In this step, since the second measurement value is located at the measurement standard value L pass 127-128KHz, so the chip to be repaired is detected as good product, and the detection is passed. At the same time, correct handshake trimming times y of the chip to be trimmed 2014 (i.e., the number of modifications 14 recorded in step S300) the predicted trimming number of the 2015 chip also located in the 15 th stage can be obtained by the prediction method based on exponential smoothing. The prediction method based on exponential smoothing is a time series analysis prediction method developed on the basis of moving average method, and is characterized by that the past observations are given different weights, i.e. more recent observationsThe weight is greater than the weight of the long-term observations. In the same batch of chips with the same model, the actual measurement value and the trimming value are only affected by the physique of the chip, and the test data are irrelevant to the test time and the sequence, so that the time sequence of trimming data of the chips with the same gear does not have obvious trend change, and the chip with the same gear is predicted by using a primary index smoothing algorithm in an index smoothing prediction algorithm.

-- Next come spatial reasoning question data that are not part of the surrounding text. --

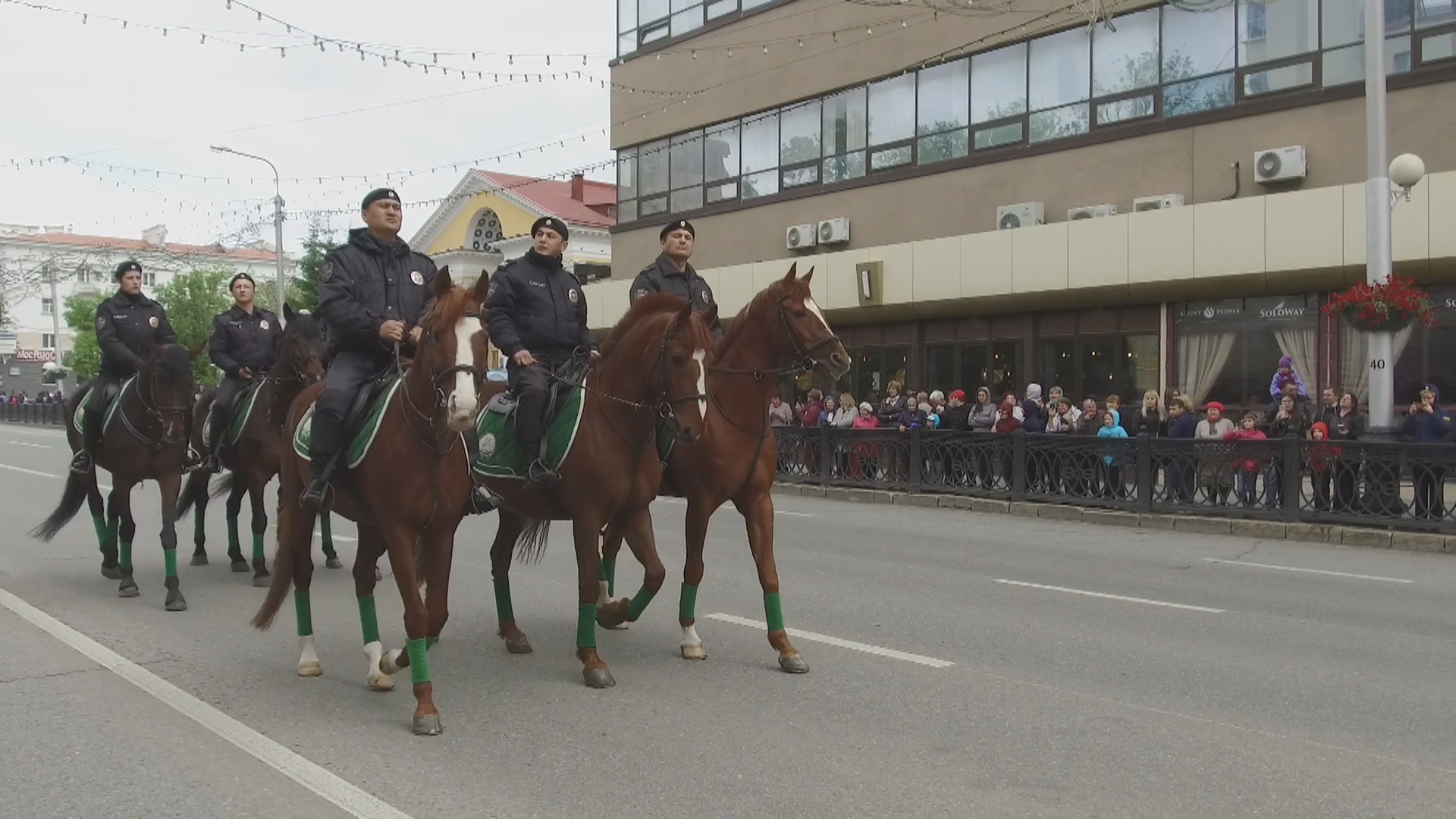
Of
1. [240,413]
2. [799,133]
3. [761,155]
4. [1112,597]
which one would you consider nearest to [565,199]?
[761,155]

The prediction method based on the exponential smoothing is specifically expressed as follows:
S n+1 =ay n +(1-a)S n
wherein S is n The predicted value of the n period is obtained by predicting the n-1 period through an exponential smoothing algorithm; s is S n+1 The predicted value of the n+1 period is predicted by an exponential smoothing algorithm in the n period; y is n Is the actual observed value during period n; a is a smoothing constant with a value range of [0,1 ]]。
The prediction method is implemented by calculating an exponential smoothing value S n+1 (predicted value of the next period) and predicting the future by matching with a certain time sequence prediction model, the principle is that the predicted value S of the next period n+1 Are all actual observations y in this period n And the current prediction value S n Is a weighted sum of (c). In the formula, the smoothing constant a affects the predicted convergence rate of the algorithm, and if the smoothing constant a is large, the recent weight is large, the predicted value in the next period is greatly affected, and the convergence rate is increased. If the smoothing constant a is too large, the predicted value fluctuates greatly, and the prediction accuracy decreases. In the actual test of chips, the number of chips is larger and the data distribution is more regular, so that the selection of a smaller smoothing constant a is more beneficial to the test prediction adjustment value.
The calculation process for obtaining the trimming number prediction value of the 15 th-grade 2015 th chip according to the above method comprises the following steps:
S 2014+1 =ay 2014 +(1-a)S 2014 ),
S 2015 =0.1*y 2014 +(1-0.1)S 2014 (smoothing constant a here is taken as an example of 0.1)
S 2015 =0.1*14+0.9*14.58
=14.522
At this time, L is calculated 15 The predicted value of trimming times of the 2015 th chip is S 2015 =14.522。
Because the number of trimming times of the 2014 chip is 14, the corresponding trimming prediction value S 2014 =14.58, calculated to obtain S 2015 =14.522,S 2015 The term 14.522 is a predicted value of trimming the 2015 th chip of the gear, so it can be seen that, after trimming by one chip, the predicted value of the next chip updated by the prediction algorithm is adjusted according to the latest chip, and the number of trimming times (14) of the new chip is approximated, that is, the prediction method based on the exponential smoothing has the capability of automatically adjusting and adapting to the new batch. As can be seen from FIG. 5, the number of trimming operations of the gear chip is mainly 14 and 15, and 16 trimming operations are required for a very small number of chips. The calculated average trimming number was 14.62. After the initial trimming value (default predicted value S 0 ) With 0, the predicted value can approach the actual value through about 30 chips. After the batch data prediction converges, the error between the predicted value and the actual value is 0.58, and the error source is mainly that the gear chip comprises 14 trimming and 15 trimming, and the predicted average value is 14.58. When the correction frequency is 14 by rounding the predicted value, the data measurement time of the gear chip 13 can be reduced by using an exponential smoothing-based prediction algorithm in actual measurement, the time spent by the chip in correction terms can be obviously reduced, and the overall test efficiency is improved.
In another embodiment, the method further comprises the steps of:
s600: in step S500, if the detection is failed, the first chip to be repaired is detected again according to whether the repair number of the first chip to be repaired reaches the upper limit of the repair number set in step S100.
In this embodiment, if the second measurement value of the first chip to be repaired is 128.2KHz, which exceeds 127-128KHz, the test is failed. At this time, since the trimming number of the chip is 14 times, which is smaller than the trimming number upper limit value (30 times) set in step 1, trimming can be continued.
In another embodiment, the method further comprises the steps of:
s700: in step S600, if the trimming frequency of the first chip to be trimmed reaches the upper limit of the trimming frequency, determining that the first chip to be trimmed is a defective product, and terminating the trimming procedure; and if the trimming frequency of the first chip to be trimmed does not reach the upper limit of the trimming frequency, comparing the second measured value of the first chip to be trimmed with the measured standard value again, and executing a corresponding handshake protocol according to the comparison result.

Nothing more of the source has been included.